This week’s blog is a short one – to make sure I’m prioritising health.
Last week, I took some time to focus on my creative work and for family reasons. I don’t normally take leave, and I found it incredibly difficult. I was still working a bit, and I was often very anxious when not working, because I felt like I should be. Sometimes, I struggle to treat my creative work as work. Because I enjoy it, I see it as less important, rather than remembering that it’s the only part of my work that only I can do.
I hate taking down-time. It makes me very anxious. I start to question my own self-worth. If I’m not working, who am I, and what is the point of me? I hate taking time off sick – I worked a full-time job and a part-time job while seriously ill in hospital. I can’t stomach down-time. As a disabled person, I feel like I always need to present to the world that I can do more than any non-disabled person. Be off work less than any non-disabled person. I set the standards way too high for myself.

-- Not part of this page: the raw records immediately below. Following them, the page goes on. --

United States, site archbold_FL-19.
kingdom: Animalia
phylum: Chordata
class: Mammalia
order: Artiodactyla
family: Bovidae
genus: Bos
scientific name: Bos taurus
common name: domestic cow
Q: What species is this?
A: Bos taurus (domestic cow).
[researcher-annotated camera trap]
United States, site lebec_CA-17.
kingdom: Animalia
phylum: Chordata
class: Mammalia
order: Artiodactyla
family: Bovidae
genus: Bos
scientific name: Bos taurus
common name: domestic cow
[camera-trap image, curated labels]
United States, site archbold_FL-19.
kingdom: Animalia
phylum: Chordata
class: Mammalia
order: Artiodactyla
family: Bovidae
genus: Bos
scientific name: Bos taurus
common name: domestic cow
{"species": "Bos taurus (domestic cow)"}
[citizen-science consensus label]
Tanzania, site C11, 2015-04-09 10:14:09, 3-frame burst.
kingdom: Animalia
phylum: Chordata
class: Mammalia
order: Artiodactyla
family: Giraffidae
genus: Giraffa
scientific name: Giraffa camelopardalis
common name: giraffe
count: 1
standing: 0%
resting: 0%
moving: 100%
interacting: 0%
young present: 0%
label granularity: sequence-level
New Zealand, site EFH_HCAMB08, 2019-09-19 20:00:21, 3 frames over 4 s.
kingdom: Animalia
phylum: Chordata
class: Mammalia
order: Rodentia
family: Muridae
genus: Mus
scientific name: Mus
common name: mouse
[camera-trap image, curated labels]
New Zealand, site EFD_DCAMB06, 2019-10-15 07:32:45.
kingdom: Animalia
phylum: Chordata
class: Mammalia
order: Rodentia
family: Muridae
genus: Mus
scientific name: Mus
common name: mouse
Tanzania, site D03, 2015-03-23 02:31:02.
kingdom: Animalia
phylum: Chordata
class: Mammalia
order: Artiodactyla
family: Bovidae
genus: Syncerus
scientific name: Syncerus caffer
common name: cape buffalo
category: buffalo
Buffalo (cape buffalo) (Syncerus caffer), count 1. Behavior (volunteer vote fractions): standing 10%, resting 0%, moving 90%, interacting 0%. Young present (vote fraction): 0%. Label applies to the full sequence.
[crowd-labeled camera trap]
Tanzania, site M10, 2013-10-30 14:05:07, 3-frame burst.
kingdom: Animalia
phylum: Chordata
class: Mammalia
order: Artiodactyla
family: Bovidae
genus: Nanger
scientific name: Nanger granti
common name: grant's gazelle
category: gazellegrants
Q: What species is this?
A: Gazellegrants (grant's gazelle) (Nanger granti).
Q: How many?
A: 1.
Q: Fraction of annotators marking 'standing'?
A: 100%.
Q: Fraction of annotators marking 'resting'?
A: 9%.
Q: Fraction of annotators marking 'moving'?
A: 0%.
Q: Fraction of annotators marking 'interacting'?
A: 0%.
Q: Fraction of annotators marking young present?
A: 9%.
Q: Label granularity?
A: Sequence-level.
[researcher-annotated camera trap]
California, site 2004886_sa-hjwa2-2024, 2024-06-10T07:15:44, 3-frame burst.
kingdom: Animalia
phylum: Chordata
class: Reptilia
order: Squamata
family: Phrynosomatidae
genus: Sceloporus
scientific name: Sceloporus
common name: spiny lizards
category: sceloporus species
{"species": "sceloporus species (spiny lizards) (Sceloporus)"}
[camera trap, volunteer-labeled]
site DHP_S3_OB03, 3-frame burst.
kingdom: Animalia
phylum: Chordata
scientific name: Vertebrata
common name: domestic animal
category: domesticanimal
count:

This week. I’ve had an infection, a procedure in hospital, and some other really significant health challenges to navigate. I’ve not been able to work, had to cancel meetings, events, and step back and rest. That’s been replete with panic – I’ve been sitting there, too ill to work, and yet also too anxious to rest, and spend the time that recovery takes – all while knowing that if I don’t take that time, I won’t recover as quickly.
I’ve then had to realise that I can’t just work the weekend if I’m recovered enough by then – I still need to stop, rest, and recuperate – I need to spend time on my personal life, not just on being ill, or working.
So this is a short blog – and I’m signing off, getting some rest and prioritising health.